La piel se me abre en la zona de la espalda ante el décimo quinto latigazo. Mi boca amordazada no me permite gritar, pero los restos de gritos están ahí, intentando escapar por donde la tela sucia deja pequeñas rendijas. Desnuda y atada de las muñecas. El Castigador jamás mancha de sangre nuestras ropas, no gasta dinero de más en lavarlas y nuestra imagen deplorable no vende demasiado.

Deja el látigo a un lado, tomando algo más y, de un golpe, el hueso de mi pierna se quiebra. Crack, es preciso y claro el sonido cuando un hueso se transforma en dos. Estoy bañada en lágrimas y sangre, es una penosa y patética escena. Otro golpe va a mi trasero, otro a mis brazos y uno más en la espalda. No se vuelve a quebrar ningún otro hueso, pero el dolor me hacía dudar. Punzante, agudo, en las zonas precisas. Grandes hematomas oscuros en mi piel, heridas abiertas y sangrantes, ardor en la carne y burlas. Cuando el Castigador infringe dolor, jamás es algo privado. Sus secuaces están con él, riéndose por el sufrimiento ajeno y dando ideas de una tortura peor. Para ellos es divertido. Las gotas de sangre, las lágrimas, las heridas, las quebraduras, la humillación.

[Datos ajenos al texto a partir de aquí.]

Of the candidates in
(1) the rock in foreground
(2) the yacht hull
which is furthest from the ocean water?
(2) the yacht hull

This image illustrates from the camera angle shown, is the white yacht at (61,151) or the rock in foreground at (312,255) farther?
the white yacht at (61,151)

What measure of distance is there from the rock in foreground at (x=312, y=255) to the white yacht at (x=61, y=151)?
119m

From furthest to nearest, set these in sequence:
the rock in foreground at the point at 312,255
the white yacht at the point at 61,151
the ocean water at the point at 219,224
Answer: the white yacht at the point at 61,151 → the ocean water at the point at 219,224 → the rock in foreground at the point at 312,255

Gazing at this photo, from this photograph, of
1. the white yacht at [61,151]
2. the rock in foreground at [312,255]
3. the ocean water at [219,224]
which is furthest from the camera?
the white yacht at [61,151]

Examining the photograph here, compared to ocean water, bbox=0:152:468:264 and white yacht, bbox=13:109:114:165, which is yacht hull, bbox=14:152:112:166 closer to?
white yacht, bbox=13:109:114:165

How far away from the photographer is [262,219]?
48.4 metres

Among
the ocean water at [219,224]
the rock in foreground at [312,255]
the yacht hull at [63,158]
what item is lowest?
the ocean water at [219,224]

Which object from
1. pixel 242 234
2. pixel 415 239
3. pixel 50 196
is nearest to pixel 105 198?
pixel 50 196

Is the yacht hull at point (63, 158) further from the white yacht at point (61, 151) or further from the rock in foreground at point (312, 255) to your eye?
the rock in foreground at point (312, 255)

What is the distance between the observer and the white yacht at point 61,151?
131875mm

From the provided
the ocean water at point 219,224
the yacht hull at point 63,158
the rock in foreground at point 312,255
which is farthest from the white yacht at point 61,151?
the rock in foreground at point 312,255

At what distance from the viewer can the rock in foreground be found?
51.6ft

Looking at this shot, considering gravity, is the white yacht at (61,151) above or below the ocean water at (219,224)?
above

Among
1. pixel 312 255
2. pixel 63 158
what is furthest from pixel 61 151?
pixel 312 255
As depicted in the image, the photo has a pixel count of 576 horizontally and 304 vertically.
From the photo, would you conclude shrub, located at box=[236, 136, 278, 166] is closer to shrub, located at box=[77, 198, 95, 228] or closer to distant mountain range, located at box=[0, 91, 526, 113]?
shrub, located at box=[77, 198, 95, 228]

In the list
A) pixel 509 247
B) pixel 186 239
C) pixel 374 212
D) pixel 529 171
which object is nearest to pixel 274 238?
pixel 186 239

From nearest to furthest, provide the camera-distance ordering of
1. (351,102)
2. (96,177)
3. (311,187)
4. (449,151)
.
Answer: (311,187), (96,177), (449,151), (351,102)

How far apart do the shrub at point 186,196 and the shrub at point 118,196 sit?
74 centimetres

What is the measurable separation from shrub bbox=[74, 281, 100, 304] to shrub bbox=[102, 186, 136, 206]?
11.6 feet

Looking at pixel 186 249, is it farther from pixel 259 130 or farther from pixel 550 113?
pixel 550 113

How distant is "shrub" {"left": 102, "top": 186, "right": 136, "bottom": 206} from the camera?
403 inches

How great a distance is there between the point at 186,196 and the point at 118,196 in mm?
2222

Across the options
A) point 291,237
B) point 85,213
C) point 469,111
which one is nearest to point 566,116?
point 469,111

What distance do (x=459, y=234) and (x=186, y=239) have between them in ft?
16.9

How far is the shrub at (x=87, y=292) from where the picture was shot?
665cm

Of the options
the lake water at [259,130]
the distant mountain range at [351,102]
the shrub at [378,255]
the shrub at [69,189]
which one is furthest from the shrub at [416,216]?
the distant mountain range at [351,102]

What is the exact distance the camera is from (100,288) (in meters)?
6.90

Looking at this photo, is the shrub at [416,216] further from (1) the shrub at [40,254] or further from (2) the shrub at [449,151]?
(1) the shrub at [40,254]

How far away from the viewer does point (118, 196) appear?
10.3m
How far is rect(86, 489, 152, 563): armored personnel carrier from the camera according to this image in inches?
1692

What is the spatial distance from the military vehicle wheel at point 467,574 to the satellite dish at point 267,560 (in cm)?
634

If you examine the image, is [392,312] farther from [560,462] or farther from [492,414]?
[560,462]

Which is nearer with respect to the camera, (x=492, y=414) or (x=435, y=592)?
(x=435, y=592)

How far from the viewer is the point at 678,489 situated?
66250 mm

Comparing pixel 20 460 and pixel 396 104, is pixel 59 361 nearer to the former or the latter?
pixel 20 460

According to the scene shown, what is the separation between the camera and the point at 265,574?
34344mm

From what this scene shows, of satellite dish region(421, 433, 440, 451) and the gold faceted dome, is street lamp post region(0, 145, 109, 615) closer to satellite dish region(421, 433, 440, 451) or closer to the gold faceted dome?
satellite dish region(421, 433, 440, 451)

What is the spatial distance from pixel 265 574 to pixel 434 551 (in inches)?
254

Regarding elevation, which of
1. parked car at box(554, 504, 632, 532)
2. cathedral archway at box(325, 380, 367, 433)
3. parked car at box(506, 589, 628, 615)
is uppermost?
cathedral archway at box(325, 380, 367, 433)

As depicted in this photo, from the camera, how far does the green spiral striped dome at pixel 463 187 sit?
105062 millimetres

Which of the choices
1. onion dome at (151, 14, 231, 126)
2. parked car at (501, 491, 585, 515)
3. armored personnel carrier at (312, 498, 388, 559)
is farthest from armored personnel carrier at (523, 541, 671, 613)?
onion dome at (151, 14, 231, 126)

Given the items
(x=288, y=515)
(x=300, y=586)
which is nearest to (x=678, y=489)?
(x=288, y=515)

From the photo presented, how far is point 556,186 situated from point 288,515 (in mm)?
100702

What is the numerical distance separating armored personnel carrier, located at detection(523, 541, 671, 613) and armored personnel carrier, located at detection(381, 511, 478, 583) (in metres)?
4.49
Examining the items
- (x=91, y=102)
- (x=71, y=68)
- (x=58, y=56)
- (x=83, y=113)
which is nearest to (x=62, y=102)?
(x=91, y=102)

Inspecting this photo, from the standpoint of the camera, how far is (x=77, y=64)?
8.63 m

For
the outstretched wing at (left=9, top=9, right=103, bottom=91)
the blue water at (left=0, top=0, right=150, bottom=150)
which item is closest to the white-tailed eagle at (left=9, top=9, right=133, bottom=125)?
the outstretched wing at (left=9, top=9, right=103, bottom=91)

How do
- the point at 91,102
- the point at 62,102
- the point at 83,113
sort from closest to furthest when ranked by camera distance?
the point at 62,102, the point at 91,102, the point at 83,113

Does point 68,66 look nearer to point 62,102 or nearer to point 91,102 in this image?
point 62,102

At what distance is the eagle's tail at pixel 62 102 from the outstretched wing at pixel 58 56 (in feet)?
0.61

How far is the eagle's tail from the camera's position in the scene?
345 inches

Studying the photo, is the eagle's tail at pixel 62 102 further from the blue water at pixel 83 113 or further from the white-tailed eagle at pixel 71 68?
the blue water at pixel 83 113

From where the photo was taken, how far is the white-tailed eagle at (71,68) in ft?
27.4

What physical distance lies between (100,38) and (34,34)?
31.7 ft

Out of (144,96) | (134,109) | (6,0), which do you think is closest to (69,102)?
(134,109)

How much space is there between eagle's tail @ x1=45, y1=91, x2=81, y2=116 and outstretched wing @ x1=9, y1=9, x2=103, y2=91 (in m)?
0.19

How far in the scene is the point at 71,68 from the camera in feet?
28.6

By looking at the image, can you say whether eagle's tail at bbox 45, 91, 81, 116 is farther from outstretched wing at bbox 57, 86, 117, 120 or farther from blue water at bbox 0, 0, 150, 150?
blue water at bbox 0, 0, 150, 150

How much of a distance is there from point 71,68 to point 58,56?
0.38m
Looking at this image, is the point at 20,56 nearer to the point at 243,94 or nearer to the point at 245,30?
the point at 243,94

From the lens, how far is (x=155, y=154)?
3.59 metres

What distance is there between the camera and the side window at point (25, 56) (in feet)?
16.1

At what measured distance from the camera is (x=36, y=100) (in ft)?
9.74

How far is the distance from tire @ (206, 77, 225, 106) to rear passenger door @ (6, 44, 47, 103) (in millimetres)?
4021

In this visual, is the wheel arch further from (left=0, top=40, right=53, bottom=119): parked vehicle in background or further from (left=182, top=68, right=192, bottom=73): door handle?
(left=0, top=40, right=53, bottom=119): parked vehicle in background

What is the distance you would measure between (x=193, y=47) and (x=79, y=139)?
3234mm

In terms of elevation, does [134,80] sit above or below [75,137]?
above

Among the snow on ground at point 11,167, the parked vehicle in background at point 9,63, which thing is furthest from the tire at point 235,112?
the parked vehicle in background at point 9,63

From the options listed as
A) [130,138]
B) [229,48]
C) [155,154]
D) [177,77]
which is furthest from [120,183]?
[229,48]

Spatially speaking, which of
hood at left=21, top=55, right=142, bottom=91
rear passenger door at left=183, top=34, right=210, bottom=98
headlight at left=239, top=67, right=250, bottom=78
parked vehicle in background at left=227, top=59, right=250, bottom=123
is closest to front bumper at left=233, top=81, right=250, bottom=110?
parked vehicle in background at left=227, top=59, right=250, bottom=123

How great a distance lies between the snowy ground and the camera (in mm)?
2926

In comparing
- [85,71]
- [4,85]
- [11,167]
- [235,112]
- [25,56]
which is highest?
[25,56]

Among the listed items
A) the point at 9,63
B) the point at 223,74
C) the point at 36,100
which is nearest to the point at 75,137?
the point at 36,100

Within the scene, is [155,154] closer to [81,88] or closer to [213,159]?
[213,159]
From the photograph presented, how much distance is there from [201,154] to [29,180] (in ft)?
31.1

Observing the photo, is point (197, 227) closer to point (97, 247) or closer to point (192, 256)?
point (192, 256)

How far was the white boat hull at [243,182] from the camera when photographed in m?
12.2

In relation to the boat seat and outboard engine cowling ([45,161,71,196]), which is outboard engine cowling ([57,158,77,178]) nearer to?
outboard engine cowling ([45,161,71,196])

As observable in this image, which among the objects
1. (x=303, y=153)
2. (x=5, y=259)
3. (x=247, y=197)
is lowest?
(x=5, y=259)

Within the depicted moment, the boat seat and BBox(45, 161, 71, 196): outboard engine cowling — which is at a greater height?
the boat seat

¿Ser normal implica ser como ellos? ¿Significa perder parte de su amor por la vida? ¿Ganar satisfacción con el dolor ajeno? ¿Por qué eso es divertido? Pero ¿sé lo que es divertido? Desde que recuerdo, lo poco que conservo de memoria, jamás he sonreído. Nunca sentí la necesidad de hacerlo, nunca tuve motivos.

En el Circo del Terror no existen las bromas ni la felicidad para las criaturas deformes que somos nosotros. Nadie tiene derecho a conocer una pizca de alegría, incluso tememos sonreír fuera del horario de trabajo, no sabemos si ese simple gesto se cobraría con una cuota de dolor. Creemos que no, aunque tampoco nos arriesgamos. Ni siquiera en esas noches desoladas donde ellos duermen y nosotros tenemos un granito de arena de libertad.

– ¡Más fuerte!

– ¡Usa el látigo de nuevo!

El Castigador no usa el látigo, pero sí algo más que no sé identificar entre tantos golpes. El elemento sorpresa consigue que siga llorando y gritando por muchas horas más (y digo horas porque ese tiempo me pareció a mí, aunque creo que no fueron más de veinte minutos). El escozor comienza a calmarse, el dolor suele dormirse ligeramente por un tiempo antes de volver con fuerza. Cuando despierte mañana sé que querré llorar, pero deberé fingir una sonrisa frente a todos si quiero evitar otra escena igual. Sonreír aunque el cuerpo me pida un minuto de descanso y que hiciera algo para recoger la dignidad que había sido enterrada metros y metros bajo tierra. Debía seguir con la actuación para salvarme del precio a pagar por no sonreír.